Blood Group A and H Determinants in Polyglycosyl Peptides of A1 and A2 Erythrocytes

Abstract

Polyglycosyl peptides were isolated from delipidated erythrocyte membranes of human blood‐group A₁ and A₂ erythrocytes by extensive pronase digestion and gel filtration. As estimated by the amounts of N‐acetyl‐galactosamine and 2‐O‐substituted galactose residues about 85% of the possible acceptor sites (H determinants) were saturated with A determinants in A₁ polyglycosyl peptides whereas only 25% of H sites were filled in A₂ glycopeptides. The distribution of A and H determinants in the glycopeptides was studied by affinity chromatography with Sepharose‐bound Bandeiraea simplicifolia I‐lectin (binds blood‐group A and B determinants) and Ulex europaeus I‐lectin (binds blood‐group H determinants). About 55% of the polyglycosyl peptides contained A, H, or A and H determinants in both A₁ and A₂ blood subgroups. 48% of the polyglycosyl peptides of blood group A₁ and 10% of A₂ bound to Bs I‐lectin. 25% of the polyglycosyl peptides in A₁ and 53% in A₂ carried H determinants.
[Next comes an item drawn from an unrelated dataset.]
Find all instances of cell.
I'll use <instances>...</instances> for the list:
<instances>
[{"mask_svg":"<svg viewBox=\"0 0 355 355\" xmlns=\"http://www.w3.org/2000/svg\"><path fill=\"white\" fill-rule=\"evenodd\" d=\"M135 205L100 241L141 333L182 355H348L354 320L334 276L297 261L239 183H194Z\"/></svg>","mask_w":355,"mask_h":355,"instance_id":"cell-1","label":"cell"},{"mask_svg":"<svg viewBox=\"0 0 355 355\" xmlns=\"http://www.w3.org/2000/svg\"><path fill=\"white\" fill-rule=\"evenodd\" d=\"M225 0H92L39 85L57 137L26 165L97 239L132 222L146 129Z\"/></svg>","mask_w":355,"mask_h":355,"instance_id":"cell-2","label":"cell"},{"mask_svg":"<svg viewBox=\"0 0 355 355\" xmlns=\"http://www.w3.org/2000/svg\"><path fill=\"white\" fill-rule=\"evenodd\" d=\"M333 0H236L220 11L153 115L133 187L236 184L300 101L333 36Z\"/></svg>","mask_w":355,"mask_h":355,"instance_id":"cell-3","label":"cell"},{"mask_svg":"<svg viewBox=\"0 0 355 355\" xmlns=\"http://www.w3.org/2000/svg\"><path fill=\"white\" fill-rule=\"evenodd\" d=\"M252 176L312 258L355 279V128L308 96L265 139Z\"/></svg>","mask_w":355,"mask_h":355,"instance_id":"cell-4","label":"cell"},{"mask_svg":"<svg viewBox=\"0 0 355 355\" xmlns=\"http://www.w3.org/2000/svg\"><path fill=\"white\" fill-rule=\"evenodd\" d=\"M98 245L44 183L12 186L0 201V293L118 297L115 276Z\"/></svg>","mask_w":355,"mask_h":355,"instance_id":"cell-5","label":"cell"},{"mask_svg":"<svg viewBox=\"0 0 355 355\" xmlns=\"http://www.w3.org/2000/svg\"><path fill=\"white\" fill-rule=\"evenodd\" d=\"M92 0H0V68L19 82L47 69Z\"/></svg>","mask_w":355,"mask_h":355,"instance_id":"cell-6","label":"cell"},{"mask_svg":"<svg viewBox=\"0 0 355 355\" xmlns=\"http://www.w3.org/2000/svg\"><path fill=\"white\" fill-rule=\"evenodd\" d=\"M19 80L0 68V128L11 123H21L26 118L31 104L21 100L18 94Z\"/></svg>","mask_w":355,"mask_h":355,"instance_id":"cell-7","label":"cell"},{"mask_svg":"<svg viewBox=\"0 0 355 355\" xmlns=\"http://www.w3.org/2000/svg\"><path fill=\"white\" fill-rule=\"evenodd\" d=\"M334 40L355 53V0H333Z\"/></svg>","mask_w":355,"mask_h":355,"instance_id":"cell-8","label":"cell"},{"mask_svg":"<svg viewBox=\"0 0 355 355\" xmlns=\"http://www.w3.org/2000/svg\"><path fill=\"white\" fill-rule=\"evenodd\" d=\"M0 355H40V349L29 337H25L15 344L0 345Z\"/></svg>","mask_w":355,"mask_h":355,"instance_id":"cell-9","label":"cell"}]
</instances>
The molecular size, monosaccharide composition and the substitution pattern of the monosaccharides in the Bs‐I‐bound polyglycosyl peptides were very similar in both A₁ and A₂ blood groups. The only difference was the amount of N‐acetylgalactosamine which was on the average 3.7 mol/mol in A₁ and 2.5 mol/mol in A₂. The active fraction was found to be heterogeneous with respect to the amount of A determinants, which varied from 1 to 6 per glycopeptide in A₁ and A₂ polyglycosyl peptides. The findings do not indicate a structural difference between blood‐group A₁ and A₂ polyglycosyl peptides and state chemically that A₁ glycopeptides contain more A determinants than A₂ glycopeptides.